Friday, April 17, 2009

Philip Update

I would love to give a good update but I do not have one. This are bad. In fact things are worse then I thought they would be. The weaning off this medication is awful for him. He is in a lot of pain, sick and having seizures and awful cluster headaches.

I do not have the words or energy to explain the defeat I am feeling right now with all of this. I am feeling the blunt of the issues with Philip. While I know in my heart he can not help it and is just sick...it is taking it toll on me. My patients is short and frustrated is high..but my faith is strong...I am just ....well I bet most of you know.

I pray that Philip has a better day. He is going through so much right now. My heart aches for him. I just so would love for him to just be happy, healthy and feel whole. Is that so much to ask for? I will not ask..I will pray for it. Maybe you will join me..

Few last details..

Some of you have asked about Philip's birthday. Yes it is this weekend. April 19th.
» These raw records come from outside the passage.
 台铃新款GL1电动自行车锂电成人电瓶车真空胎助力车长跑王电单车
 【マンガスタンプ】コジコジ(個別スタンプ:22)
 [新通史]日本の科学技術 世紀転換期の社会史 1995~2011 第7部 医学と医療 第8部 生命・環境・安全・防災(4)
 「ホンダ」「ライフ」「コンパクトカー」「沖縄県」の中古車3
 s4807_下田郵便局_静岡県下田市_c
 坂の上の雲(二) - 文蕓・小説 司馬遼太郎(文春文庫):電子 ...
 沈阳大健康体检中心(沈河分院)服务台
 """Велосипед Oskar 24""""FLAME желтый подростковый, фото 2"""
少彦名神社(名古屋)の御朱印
And for those who asked..here is his contact info..
Philip Briggs
133 Terry Street
Indian Harbour Beach Fl
32937

His operation is still planned in a few weeks..details here..
Please do not forget to check out Philip's online party..all proceeds go to Philip's medical fund..
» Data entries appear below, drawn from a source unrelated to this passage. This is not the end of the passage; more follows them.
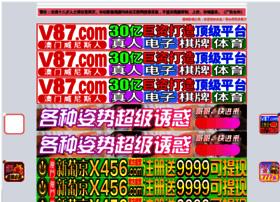 isajones.com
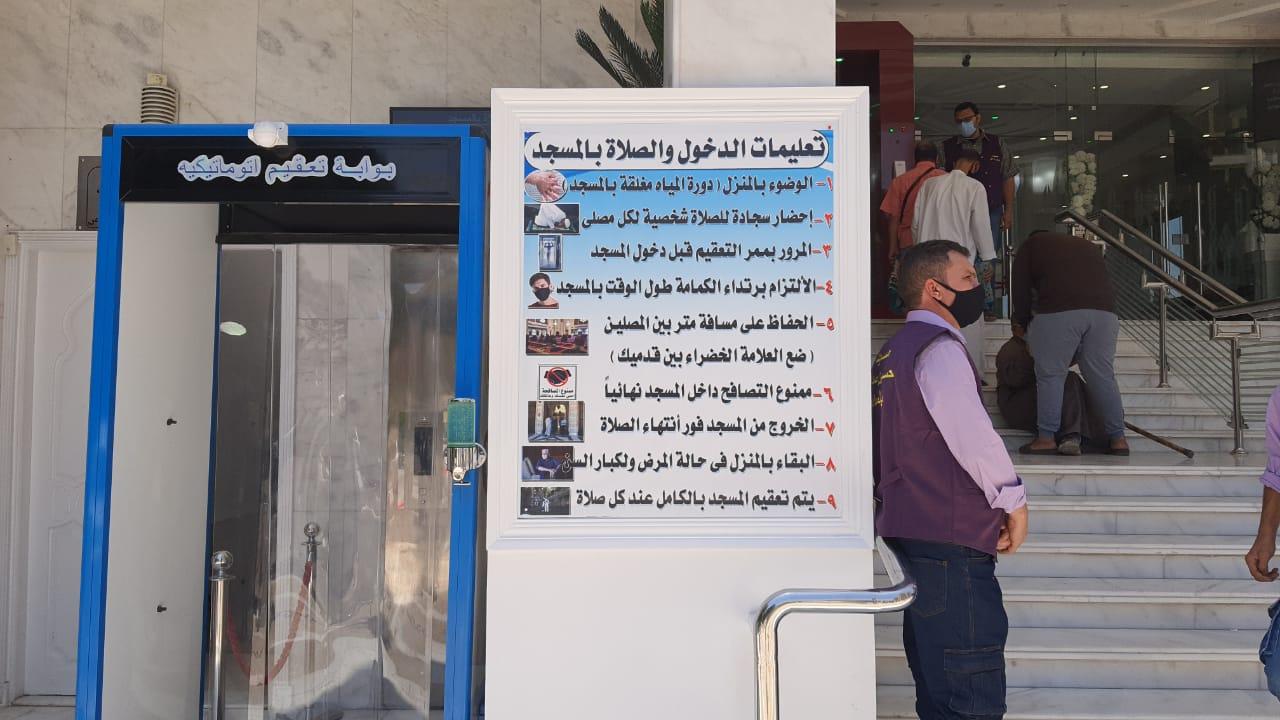 تعلميات دخول المسجد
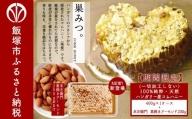 【B-100】コムハニー 400g(蜂蜜) &素焼きアーモンド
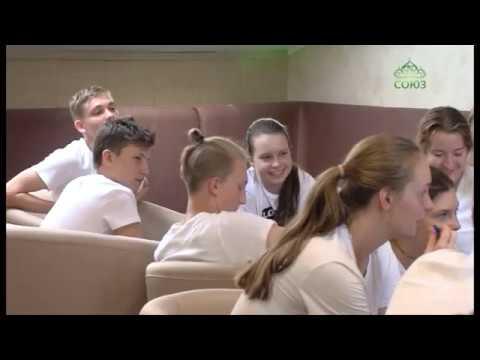 Просветительский форум «Летняя выездная школа миссионера «Логос»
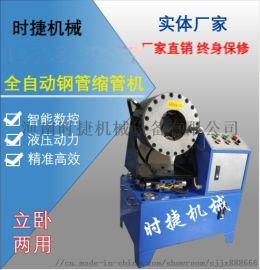 供应48钢管缩管机 自动压管机机 小型钢管扣管机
Last ..if you would like to post about Philip's party on your blog...that would be great..or even put the button for it on your blog roll..I have the code..

Oh I lied...Last but most important...Thank you for being so wonderful to support our family with your prayers.

9 comments:

Kelli said...

Oh my heart breaks for you, Amy. Many hugs and please know that we care for you and Phillip. Hang in there. XOXO

Carla (Choosing His Joy) said...

(((Hugs))) sweety....I am praying...Gavin's birthday is on May 2nd, they are pretty close together!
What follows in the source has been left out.